- [Supplied information]
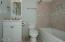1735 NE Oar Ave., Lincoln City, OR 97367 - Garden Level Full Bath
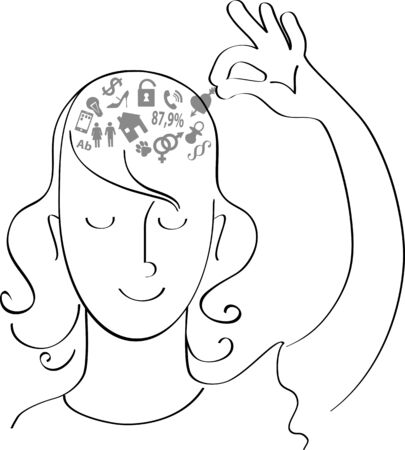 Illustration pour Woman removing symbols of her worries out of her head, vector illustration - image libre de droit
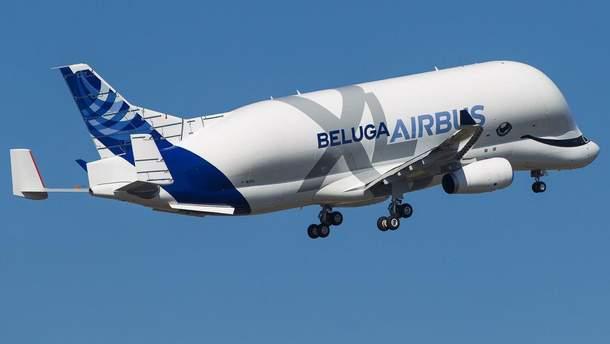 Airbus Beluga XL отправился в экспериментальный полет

==

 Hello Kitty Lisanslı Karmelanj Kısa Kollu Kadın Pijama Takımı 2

--

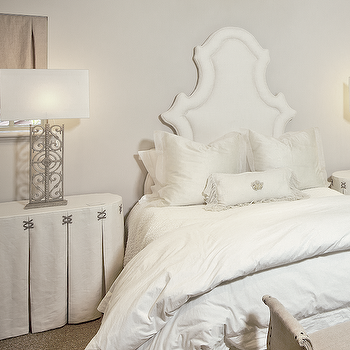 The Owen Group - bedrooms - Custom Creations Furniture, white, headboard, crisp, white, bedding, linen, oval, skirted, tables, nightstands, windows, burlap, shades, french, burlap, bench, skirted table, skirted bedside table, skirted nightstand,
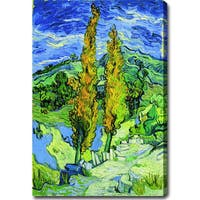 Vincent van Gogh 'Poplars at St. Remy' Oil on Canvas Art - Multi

- [Assignment] Quote the lines above exactly, starting with the one that has "1735 NE Oar" and ending with the one that has "Airbus Beluga XL"; drop the pictures and include nothing else.

- [Result below]
1735 NE Oar Ave., Lincoln City, OR 97367 - Garden Level Full Bath
 Illustration pour Woman removing symbols of her worries out of her head, vector illustration - image libre de droit
 Airbus Beluga XL отправился в экспериментальный полет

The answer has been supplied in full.